看護師は大変な仕事です。医療の補助役として、専門的な知識を要求されます。また、患者に接する機会が多いことから、最前線で患者のケアをすることが求められるのです。
一生懸命看護をすることにより患者から感謝されれば、今までの苦労が報われます。しかし、中には感謝するどころかクレームをつけ、扱いが非常に難しい患者もいるのです。そのような患者はモンスターペイシェントと呼ばれており、看護師はそのような患者の看護をしなければならないケースがあります。モンスターペイシェントの担当になった場合、対処に工夫が必要です。その患者は、もしかすると精神的に病んでいる状態かもしれません。文句を言っている内容そのものが不満の要因であることはもちろん、その背景に別の不満や悩み・不安を抱えていることが多いと言われています。もちろん、そういった悩みなどに寄り添っていく必要はありますが、看護師は精神科の医師ではないので限界があるものです。
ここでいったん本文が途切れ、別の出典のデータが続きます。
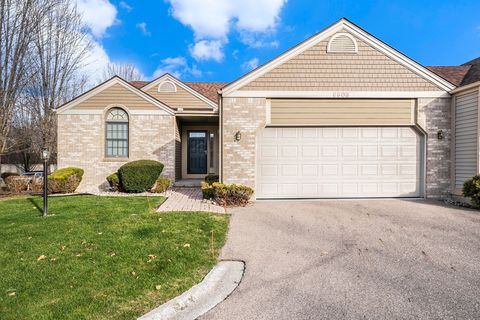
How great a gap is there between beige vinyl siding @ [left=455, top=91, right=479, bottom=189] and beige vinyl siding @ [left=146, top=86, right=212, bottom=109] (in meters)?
12.0

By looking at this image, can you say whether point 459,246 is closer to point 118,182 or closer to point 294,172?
point 294,172

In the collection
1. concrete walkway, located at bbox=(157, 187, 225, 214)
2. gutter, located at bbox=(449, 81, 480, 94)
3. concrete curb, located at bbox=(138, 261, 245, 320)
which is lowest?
concrete curb, located at bbox=(138, 261, 245, 320)

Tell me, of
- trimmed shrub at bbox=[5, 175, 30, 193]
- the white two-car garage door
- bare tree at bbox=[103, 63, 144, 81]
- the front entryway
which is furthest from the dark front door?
bare tree at bbox=[103, 63, 144, 81]

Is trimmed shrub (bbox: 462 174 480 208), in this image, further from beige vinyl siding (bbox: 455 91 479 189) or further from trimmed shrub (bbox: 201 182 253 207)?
trimmed shrub (bbox: 201 182 253 207)

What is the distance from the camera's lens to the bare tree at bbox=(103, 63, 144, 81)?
28875mm

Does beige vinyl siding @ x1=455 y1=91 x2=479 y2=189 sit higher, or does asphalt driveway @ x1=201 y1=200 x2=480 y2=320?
beige vinyl siding @ x1=455 y1=91 x2=479 y2=189

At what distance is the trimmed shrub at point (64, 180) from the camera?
10.5m

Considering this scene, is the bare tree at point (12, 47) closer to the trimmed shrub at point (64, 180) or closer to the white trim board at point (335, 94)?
the trimmed shrub at point (64, 180)

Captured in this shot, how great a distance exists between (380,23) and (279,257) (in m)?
12.3

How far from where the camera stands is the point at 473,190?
24.6 feet

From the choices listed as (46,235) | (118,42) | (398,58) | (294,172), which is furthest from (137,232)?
(118,42)

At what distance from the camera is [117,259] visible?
4117 millimetres

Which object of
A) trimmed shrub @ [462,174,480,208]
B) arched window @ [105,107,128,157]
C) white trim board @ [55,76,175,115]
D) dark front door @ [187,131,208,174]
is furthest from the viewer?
dark front door @ [187,131,208,174]

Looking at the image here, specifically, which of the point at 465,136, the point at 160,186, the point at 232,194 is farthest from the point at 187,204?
the point at 465,136
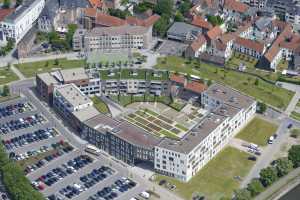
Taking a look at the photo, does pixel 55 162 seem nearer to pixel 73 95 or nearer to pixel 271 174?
pixel 73 95

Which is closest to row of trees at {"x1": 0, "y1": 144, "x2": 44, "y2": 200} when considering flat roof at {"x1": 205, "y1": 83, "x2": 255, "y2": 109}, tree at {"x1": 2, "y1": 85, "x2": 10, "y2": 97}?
tree at {"x1": 2, "y1": 85, "x2": 10, "y2": 97}

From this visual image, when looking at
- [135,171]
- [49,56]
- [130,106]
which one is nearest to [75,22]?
[49,56]

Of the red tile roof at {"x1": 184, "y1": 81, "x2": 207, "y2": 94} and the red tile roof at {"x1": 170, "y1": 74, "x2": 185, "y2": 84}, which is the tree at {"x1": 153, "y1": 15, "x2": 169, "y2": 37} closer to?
the red tile roof at {"x1": 170, "y1": 74, "x2": 185, "y2": 84}

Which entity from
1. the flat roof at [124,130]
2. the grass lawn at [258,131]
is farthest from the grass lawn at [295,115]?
the flat roof at [124,130]

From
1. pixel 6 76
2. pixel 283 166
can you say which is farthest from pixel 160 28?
pixel 283 166

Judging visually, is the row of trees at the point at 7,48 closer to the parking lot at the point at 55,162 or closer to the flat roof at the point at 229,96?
the parking lot at the point at 55,162
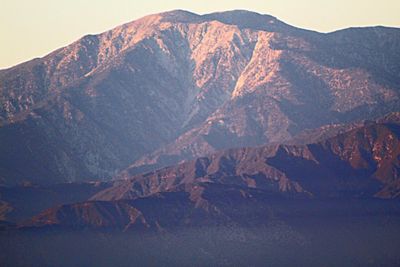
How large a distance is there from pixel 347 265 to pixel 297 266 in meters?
10.4

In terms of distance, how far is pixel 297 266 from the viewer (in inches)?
7859

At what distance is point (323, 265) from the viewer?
198m

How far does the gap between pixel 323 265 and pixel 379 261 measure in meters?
11.8

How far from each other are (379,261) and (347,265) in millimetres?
7386

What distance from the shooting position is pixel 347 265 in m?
196

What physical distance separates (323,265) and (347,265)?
16.1 feet

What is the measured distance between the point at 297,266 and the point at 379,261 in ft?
55.5

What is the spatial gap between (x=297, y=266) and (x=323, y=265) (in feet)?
18.2

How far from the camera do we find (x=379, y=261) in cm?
19862
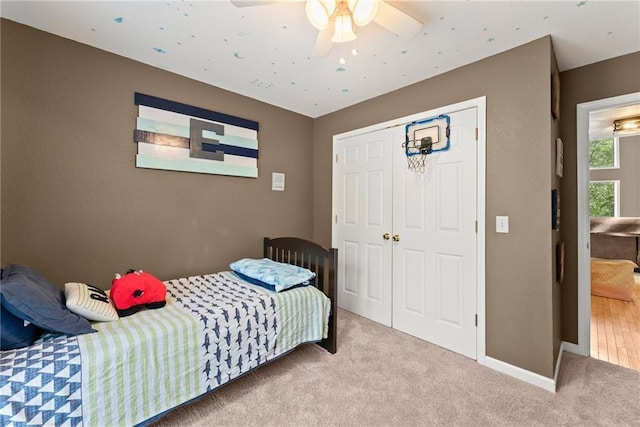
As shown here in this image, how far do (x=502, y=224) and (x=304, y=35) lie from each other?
198cm

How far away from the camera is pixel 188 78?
2551 millimetres

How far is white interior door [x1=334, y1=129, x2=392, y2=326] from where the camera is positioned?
2.88 meters

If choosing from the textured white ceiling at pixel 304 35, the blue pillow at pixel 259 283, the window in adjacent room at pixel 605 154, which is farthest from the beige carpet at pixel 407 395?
the window in adjacent room at pixel 605 154

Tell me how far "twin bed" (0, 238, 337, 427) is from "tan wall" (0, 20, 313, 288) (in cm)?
46

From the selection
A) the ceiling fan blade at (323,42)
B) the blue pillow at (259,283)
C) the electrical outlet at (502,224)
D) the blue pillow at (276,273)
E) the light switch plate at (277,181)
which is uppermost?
the ceiling fan blade at (323,42)

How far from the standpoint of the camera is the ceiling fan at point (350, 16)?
1366 mm

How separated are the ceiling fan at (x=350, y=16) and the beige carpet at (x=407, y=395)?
2178 mm

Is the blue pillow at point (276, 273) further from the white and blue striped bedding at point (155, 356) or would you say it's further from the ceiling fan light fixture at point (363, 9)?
the ceiling fan light fixture at point (363, 9)

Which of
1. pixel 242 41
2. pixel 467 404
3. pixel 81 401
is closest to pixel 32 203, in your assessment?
pixel 81 401

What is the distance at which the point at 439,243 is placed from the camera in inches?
97.3

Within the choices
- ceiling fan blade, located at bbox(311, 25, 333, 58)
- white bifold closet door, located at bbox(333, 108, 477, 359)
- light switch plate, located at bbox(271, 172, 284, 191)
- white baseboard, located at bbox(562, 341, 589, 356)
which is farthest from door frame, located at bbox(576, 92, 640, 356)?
light switch plate, located at bbox(271, 172, 284, 191)

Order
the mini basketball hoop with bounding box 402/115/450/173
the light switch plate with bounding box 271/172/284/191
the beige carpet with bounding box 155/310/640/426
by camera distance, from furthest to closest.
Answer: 1. the light switch plate with bounding box 271/172/284/191
2. the mini basketball hoop with bounding box 402/115/450/173
3. the beige carpet with bounding box 155/310/640/426

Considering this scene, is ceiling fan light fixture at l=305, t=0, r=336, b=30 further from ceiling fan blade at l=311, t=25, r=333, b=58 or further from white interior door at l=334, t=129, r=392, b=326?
white interior door at l=334, t=129, r=392, b=326

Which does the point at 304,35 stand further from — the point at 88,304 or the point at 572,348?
the point at 572,348
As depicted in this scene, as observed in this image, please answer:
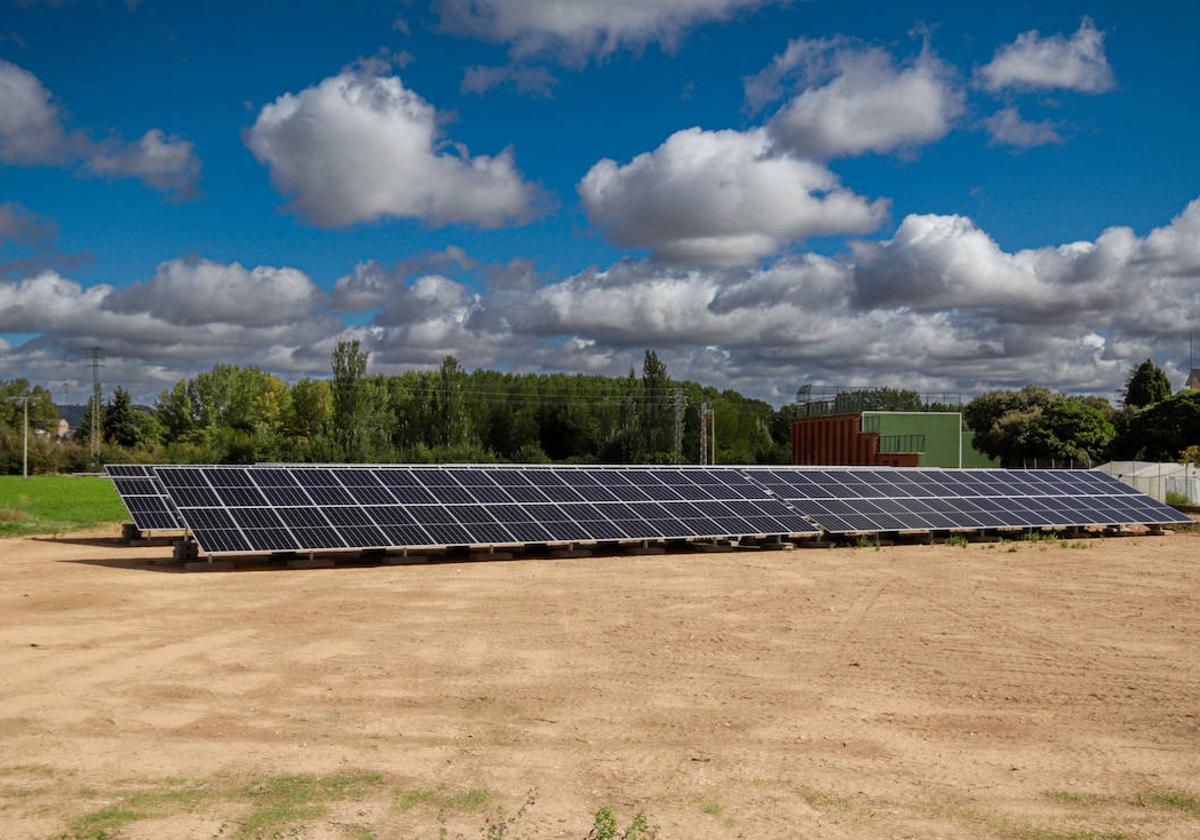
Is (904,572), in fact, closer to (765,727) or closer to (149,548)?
(765,727)

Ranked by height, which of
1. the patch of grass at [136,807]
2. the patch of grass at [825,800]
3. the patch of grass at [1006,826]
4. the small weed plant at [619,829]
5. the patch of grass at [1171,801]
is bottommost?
the patch of grass at [1171,801]

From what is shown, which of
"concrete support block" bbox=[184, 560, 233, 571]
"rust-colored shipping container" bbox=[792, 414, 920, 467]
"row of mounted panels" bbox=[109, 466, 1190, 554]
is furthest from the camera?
"rust-colored shipping container" bbox=[792, 414, 920, 467]

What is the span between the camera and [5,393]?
124375 millimetres

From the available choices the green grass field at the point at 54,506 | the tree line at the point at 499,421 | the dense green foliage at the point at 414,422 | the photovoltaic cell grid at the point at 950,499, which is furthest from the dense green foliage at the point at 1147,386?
the green grass field at the point at 54,506

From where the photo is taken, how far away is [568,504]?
31.1 metres

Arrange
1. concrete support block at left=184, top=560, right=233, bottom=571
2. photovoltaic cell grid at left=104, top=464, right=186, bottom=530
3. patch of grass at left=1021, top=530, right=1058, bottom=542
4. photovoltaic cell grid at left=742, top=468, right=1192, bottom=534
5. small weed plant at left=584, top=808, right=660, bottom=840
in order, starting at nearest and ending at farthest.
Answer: small weed plant at left=584, top=808, right=660, bottom=840 < concrete support block at left=184, top=560, right=233, bottom=571 < photovoltaic cell grid at left=104, top=464, right=186, bottom=530 < photovoltaic cell grid at left=742, top=468, right=1192, bottom=534 < patch of grass at left=1021, top=530, right=1058, bottom=542

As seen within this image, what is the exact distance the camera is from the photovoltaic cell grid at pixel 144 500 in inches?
1198

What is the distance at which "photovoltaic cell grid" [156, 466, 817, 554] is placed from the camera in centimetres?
2638

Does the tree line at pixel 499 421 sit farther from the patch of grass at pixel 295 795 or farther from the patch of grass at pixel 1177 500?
the patch of grass at pixel 295 795

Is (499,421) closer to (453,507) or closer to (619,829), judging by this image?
(453,507)

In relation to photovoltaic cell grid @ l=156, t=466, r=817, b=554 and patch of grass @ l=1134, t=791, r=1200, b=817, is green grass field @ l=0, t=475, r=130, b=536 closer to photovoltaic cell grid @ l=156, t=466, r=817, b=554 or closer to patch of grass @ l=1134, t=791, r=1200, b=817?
photovoltaic cell grid @ l=156, t=466, r=817, b=554

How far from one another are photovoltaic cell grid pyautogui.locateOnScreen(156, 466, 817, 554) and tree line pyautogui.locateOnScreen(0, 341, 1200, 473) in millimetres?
38833

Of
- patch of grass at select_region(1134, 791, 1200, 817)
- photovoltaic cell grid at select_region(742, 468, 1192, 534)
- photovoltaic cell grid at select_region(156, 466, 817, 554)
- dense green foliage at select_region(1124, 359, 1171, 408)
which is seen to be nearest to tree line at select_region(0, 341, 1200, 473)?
dense green foliage at select_region(1124, 359, 1171, 408)

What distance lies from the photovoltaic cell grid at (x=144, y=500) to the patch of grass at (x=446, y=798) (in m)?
20.9
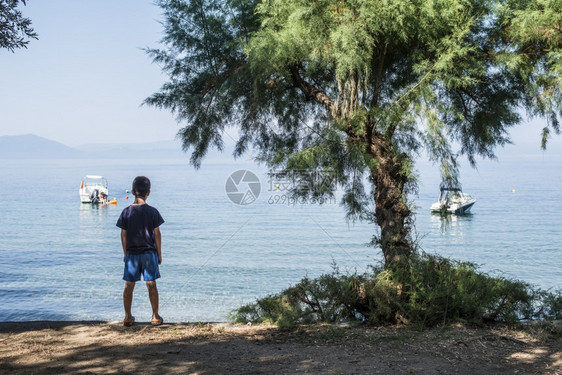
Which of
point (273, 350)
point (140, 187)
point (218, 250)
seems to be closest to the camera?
point (273, 350)

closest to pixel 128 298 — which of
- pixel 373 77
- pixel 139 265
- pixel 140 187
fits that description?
pixel 139 265

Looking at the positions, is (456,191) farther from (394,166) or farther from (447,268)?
(447,268)

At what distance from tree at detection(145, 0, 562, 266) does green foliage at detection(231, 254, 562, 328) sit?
827mm

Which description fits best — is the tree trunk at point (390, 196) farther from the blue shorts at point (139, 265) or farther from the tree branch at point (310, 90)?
the blue shorts at point (139, 265)

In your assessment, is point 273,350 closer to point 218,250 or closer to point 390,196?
point 390,196

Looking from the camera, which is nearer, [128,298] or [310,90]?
[128,298]

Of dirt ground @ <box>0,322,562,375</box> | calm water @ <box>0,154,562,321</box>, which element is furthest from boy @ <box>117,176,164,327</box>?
calm water @ <box>0,154,562,321</box>

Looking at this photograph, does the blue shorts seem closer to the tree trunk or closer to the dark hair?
the dark hair

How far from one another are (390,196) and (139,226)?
133 inches

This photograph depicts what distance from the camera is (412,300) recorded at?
19.5ft

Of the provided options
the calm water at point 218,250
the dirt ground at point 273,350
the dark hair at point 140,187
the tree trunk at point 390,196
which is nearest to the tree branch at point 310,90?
the tree trunk at point 390,196

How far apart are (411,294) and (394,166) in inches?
80.1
モンスターペイシェントを担当する際の注意点は、その患者に関して組織的に対処することでしょう。患者の精神的な状況や言動について、しっかりと組織内で共有することが大切となります。自分一人で問題を抱え込んでしまわず、先輩や婦長そして担当医などの協力も得て、組織的に看護をしていくことが必要なのです。場合によっては、毅然とした態度をとることも重要となってきます。そういった態度をとる場合にも、組織内で合意をとって対処していくことを心がけましょう。